Espera-se que a operação em Blacksburg produza 6,400 metric tons per year de ímãs de terras raras sinterizados de neodímio-ferro-boro (NdFeB) e 5,000 metric tons per year de metais e ligas produzidos por strip-cast.

Depois de combinada com a operação existente de ímãs e metais refinados da empresa em Stillwater, Oklahoma, a USA Rare Earth espera que a capacidade de produção doméstica total alcance 10,000 metric tons anualmente tanto para ímãs quanto para metais pesados de terras raras e ligas em strip-cast.
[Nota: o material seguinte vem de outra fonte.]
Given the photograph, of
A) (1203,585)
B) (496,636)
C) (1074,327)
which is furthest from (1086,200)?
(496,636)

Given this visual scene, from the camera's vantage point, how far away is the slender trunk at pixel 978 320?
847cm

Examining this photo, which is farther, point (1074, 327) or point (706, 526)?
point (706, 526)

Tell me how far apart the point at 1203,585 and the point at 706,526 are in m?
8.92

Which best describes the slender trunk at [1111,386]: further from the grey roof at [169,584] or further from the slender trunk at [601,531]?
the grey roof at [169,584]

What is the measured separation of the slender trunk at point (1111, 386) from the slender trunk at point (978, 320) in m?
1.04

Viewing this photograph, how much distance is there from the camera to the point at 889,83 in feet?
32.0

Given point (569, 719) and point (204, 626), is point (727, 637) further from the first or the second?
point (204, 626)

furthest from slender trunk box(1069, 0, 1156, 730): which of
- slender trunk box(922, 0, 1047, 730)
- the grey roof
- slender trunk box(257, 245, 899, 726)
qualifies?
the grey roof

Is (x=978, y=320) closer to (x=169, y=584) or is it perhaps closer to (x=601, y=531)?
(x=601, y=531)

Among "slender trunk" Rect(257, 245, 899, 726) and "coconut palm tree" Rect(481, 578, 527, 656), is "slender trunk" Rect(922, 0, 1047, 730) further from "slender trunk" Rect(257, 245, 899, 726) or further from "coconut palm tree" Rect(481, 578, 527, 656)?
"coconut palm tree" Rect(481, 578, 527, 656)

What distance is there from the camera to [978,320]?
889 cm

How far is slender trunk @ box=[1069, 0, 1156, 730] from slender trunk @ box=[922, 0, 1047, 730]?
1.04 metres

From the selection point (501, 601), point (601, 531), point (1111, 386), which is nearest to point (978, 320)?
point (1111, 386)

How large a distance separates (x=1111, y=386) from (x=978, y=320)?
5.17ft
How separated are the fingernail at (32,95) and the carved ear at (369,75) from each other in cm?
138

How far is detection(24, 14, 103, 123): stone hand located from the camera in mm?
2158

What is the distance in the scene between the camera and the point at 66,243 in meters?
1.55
Os trabalhos de engenharia e a aquisição de equipamentos para o local na Carolina do Sul já estão em andamento.

A empresa disse que os trabalhos no terreno devem começar nos próximos meses, com comissionamento previsto para iniciar em 2028.

Espera-se também que o projeto crie aproximadamente 490 empregos de alta qualificação e bem remunerados na região.

“O condado de Cherokee é o próximo elo crítico na cadeia de valor de terras raras e ímãs que estamos construindo nos Estados Unidos, no Reino Unido, na Europa e ao redor do mundo”, disse Barbara Humpton, Chief Executive Officer da USA Rare Earth.

O governador da Carolina do Sul, Henry McMaster, também saudou o investimento.

“O investimento de $1.2 billion da USA Rare Earth e a criação de aproximadamente 490 novos empregos terão um impacto significativo no condado de Cherokee”, disse McMaster.

Foco em setores estratégicos

Segundo a empresa, os ímãs e os metais refinados produzidos na instalação darão suporte a uma série de setores que dependem cada vez mais de fornecimentos seguros de materiais de terras raras.

Isso inclui aeroespacial, defesa, semicondutores, inteligência artificial, tecnologia médica, energia e manufatura avançada.

A USA Rare Earth acrescentou que assegurou um fornecimento de energia confirmado pela Duke Energy para a instalação. 

Os materiais de terras raras são componentes essenciais em veículos elétricos, turbinas eólicas, equipamentos de refino de petróleo, sistemas de defesa, fabricação de semicondutores e tecnologias de imagem médica.

A empresa disse que a nova operação na Carolina do Sul complementará sua estratégia mais ampla “da mina ao ímã”, fortalecendo as capacidades de manufatura doméstica em toda a cadeia de valor das terras raras.

Política do Pentágono impulsiona demanda por produção nos EUA

O investimento ocorre enquanto formuladores de políticas pressionam para fortalecer as cadeias de suprimento domésticas de terras raras diante de preocupações sobre a dependência da China.

O Departamento de Defesa dos EUA deve banir o uso de ímãs NdFeB sinterizados de origem chinesa em aplicações de defesa a partir de janeiro de 2027, aumentando a demanda por capacidade de produção doméstica.

A China atualmente controla cerca de 90% dos minerais de terras raras processados e da produção global de ímãs, tornando a diversificação da cadeia de suprimentos uma prioridade estratégica para os Estados Unidos e seus aliados.

A USA Rare Earth também conta com um pacote de financiamento de dívida e capital de $1.6 billion do governo dos EUA para apoiar o desenvolvimento de outra instalação no Texas.

No entanto, a empresa enfrentou escrutínio por parte de alguns legisladores que levantaram preocupações sobre a estrutura do acordo de financiamento e suas implicações.

Com o projeto na Carolina do Sul agora em andamento, a USA Rare Earth está se posicionando para capitalizar a demanda crescente por ímãs e metais de terras raras produzidos domesticamente, enquanto indústrias e governos buscam cadeias de suprimento mais seguras.